Updated format for transport of TPCNativeCluster by matthiasrichter · Pull Request #3663 · AliceO2Group/AliceO2

matthiasrichter · 2020-05-27T10:05:41Z

This PR is sketching the work for moving to an updated transport format as it is produced by the CAclusterer. The format consists of a header with the index of cluster counts for the full TPC and one monolithic buffer for all cluster objects. The cluster offsets per {sector,row} coordinates corresponds to the accumulated cluster counts. The preliminary version seems to work when MC labels are disabled.

The main changes are:

the ClusterDecoderRaw directly writes the updated format
ClusterNativeHelper can read the updated format
handling of the MC labels, this is a bit convoluted with multiple copies, needs to be sorted out
set ClusterNativeAccess from monolithic buffer without copy
publish the CA clusterer output in the updated format
test with subsequent workflows (ITS-TPC matching, TPC interpolation)
make the writing and reading of ClusterNative files working for all cases

matthiasrichter · 2020-05-27T11:13:08Z

I found a bug in the copying of the MCLabels on the sender side, but seems there is one more problem reading the labels.

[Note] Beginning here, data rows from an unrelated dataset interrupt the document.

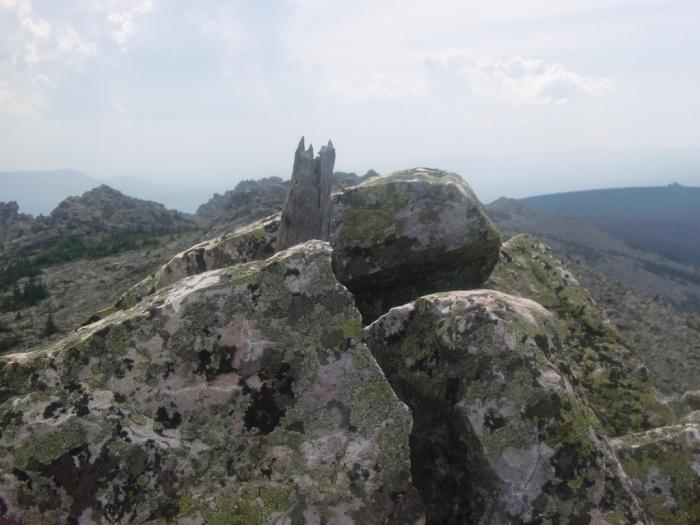 Обломок вершинного тура на одной из гор каскада Нургуш-4 (1197м-1267м-1196м)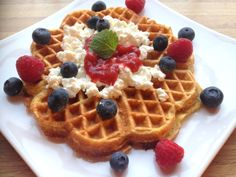 These super delicious waffles are one of my favorites recipes! They are inspired to taste exactly what Norwegians waffles should taste like. And they are made completely vegan with some healthier twists! Norwegian Waffles, My Favorite Food, Favorite Recipes, Waffle Recipes, Frisk, Delicious Vegan Recipes, Cottage Cheese, Vegan Foods, Vegan Breakfast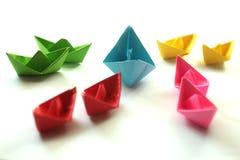 Pappers- fartyg Färgrika pappers- skepp för origami, royaltyfria bilder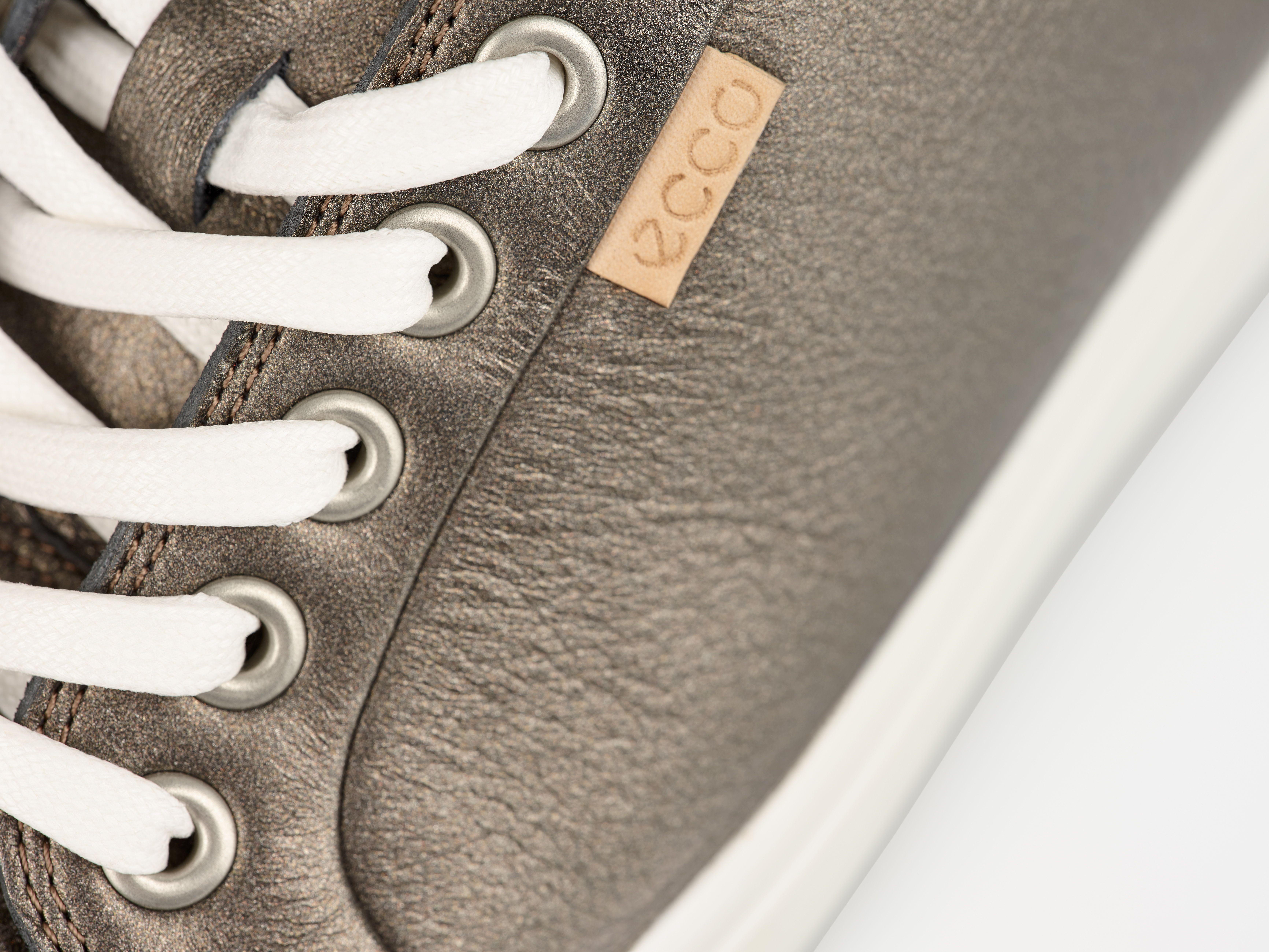 W Sneakers in Black Stone Metallic Ovid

matthiasrichter · 2020-05-28T13:54:43Z

Just updated the PR with a first working version. Have tested it including the ITTPS matching

o2-its-reco-workflow --disable-root-output | o2-tpc-reco-workflow --infile tpcdigits.root --input-type digits --output-type clusters,tracks,disable-writer --ca-clusterer | o2-tpcits-match-workflow --disable-root-input

Also without the ca-clusterer, the number of matches is slightly different then.

The ca clusters are copied to the output message right now, this can be changed in a follow up taking the relevant code from #3552 . No copy in the subscribing processes if the ca-clusterer is used.

I'm starting now to clean-up. Have to check how to get the writing and reading of the new transport format can be handled with the RootFileWriter. Changing the configuration of the writer is probably trivial, the reader needs to be adjusted to support reading from both sector branches and from the single branch.

shahor02 · 2020-05-28T15:44:14Z

@matthiasrichter: a small difference with or w/o --ca-clusterer is expected, sine the both the TPC clusters and tracks are different. On the level of matching in 10 pp events I see 62 vs 61 matches difference, I think it is ok.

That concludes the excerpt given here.